As your body prepares for breastfeeding, you might notice yellowish colostrum leaking from your breasts. This fluid serves as a precursor to breast milk, and it helps your little one’s body adjust to life outside the womb.
The itchiness, swelling, aching, and heartburn hasn’t subsided yet. Your stretch marks are probably getting more pronounced as well. These red or pink streaks can’t be prevented, but they’ll fade significantly after delivery.
You were thrilled to put first trimester pregnancy symptoms behind you, but some of them have made a comeback. For example, your breasts become tender as they prepare for breastfeeding, you’ll need to pee often because of Baby’s head against your bladder, and you’re extremely exhausted with minimal effort. Hang in there—you only have a few weeks to go!
After 20 weeks of pregnancy, your body might produce “practice” contractions called Braxton Hicks. They’re characterized by a sporadic hardening or tightening of the uterus— and they come more often as the pregnancy progresses. Braxton Hicks contractions usually last between 30 seconds and two minutes, and they’ll stop if you change positions. Call your doctor if you experience contractions that get stronger and more frequent; you may be going into early labor.
Your baby is getting bigger, and he’s still pressing against your internal organs. The result: a leaky bladder, shortness of breath, heartburn, and general discomfort.
You only have a few more weeks to endure your pregnancy symptoms, whether it’s backaches, constipation, breast leakage, hemorrhoids, blurry vision, fatigue, headaches, swelling, or heartburn. You’ll also regularly feel Baby kicking around inside your stomach.

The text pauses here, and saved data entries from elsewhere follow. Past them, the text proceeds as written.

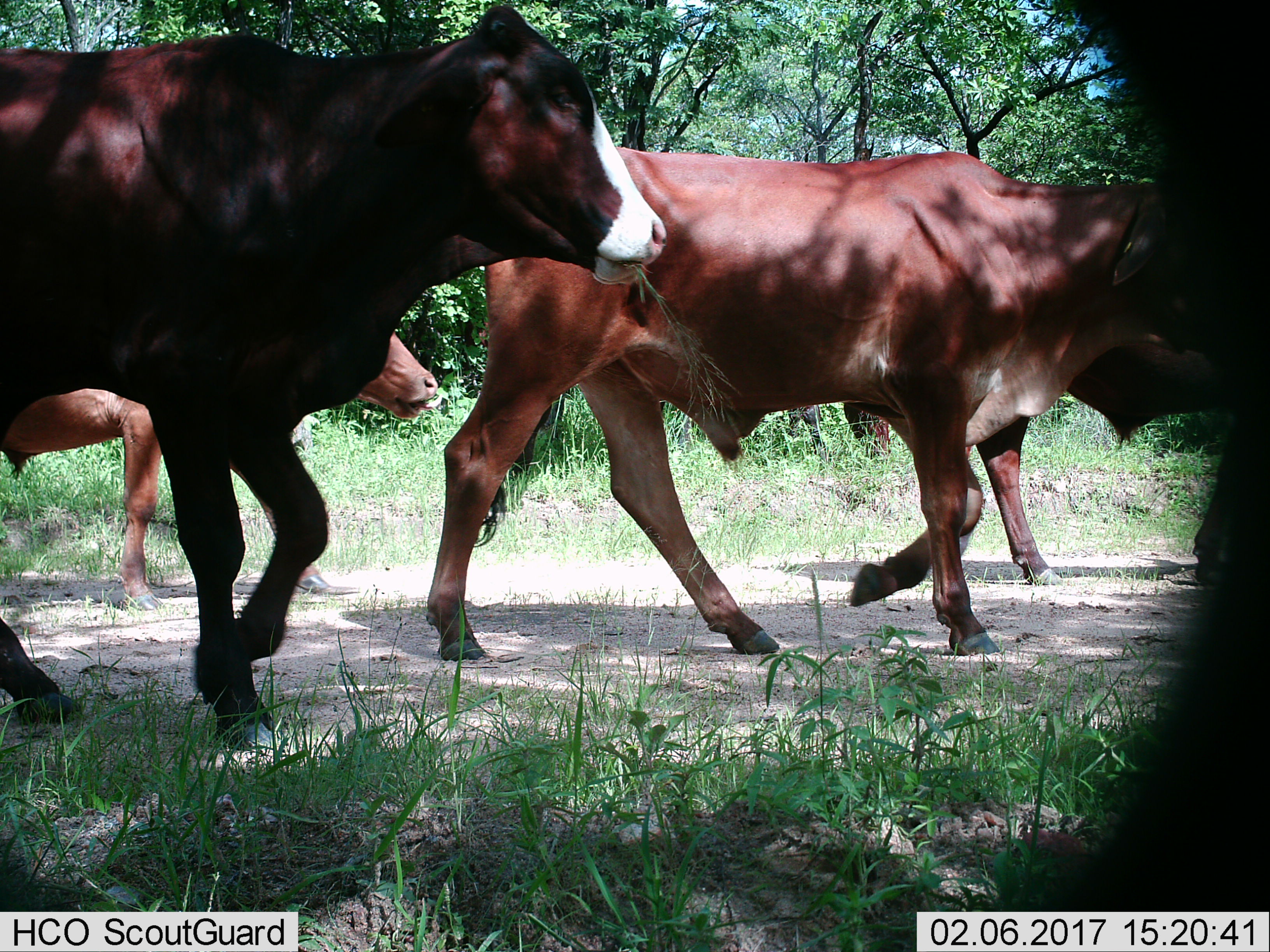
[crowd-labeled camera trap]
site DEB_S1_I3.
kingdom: Animalia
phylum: Chordata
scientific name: Vertebrata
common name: domestic animal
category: domesticanimal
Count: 4.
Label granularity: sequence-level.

As labor quickly approaches, you’ll notice more regular Braxton Hicks contractions. Make sure you know how to differentiate these practice pains with actual contractions. Your weight gain might also begin to plateau around week 35, and insomnia has likely come in full force.
Your little one is on the move! About two to four weeks before delivery, your baby will begin “dropping” into your lower pelvis (also called lightening or engagement). This will take some pressure off your internal organs, allowing you to breathe easier.
Your little one’s new position might lead to pelvic discomfort and abdominal pressure. You might notice a little spotting after sex, but you shouldn’t worry—this is probably a result of your sensitive, enlarged cervix. (Call your doctor if you’re bleeding heavily, though, since this could indicate a placental problem).
Around week 37 or 38, most women “lose their mucus plug.” In other words, there's a ball tissue that’s been blocking your cervix to protect Baby from germs. It gets released about two weeks before labor, and it manifests as a thick pink or blood-tinged discharge.
If your water breaks, you’ll notice a wetness down your leg. Other early signs of labor include regular contractions, pelvic pressure, dull back pain, and a feeling of restlessness. Early labor tends to last for hours; many doctors recommend heading to the hospital when contractions come every five minutes, last one minute, and continue for an hour (the 5-1-1 rule).
You’ll keep experiencing pregnancy symptoms like insomnia, swelling, frequent urination, and pelvic discomfort until Baby arrives. If you’ve scheduled an induction or C-section, it may happen within the next few days or weeks.
An overdue baby could lead to anxiety and restlessness—but hang in there and watch for signs of labor. Your little one will be here soon!
Most newborns are born within two weeks of their due date, but if the doctor is concerned, he may recommend inducing labor. In the meantime, watch out for signs of labor!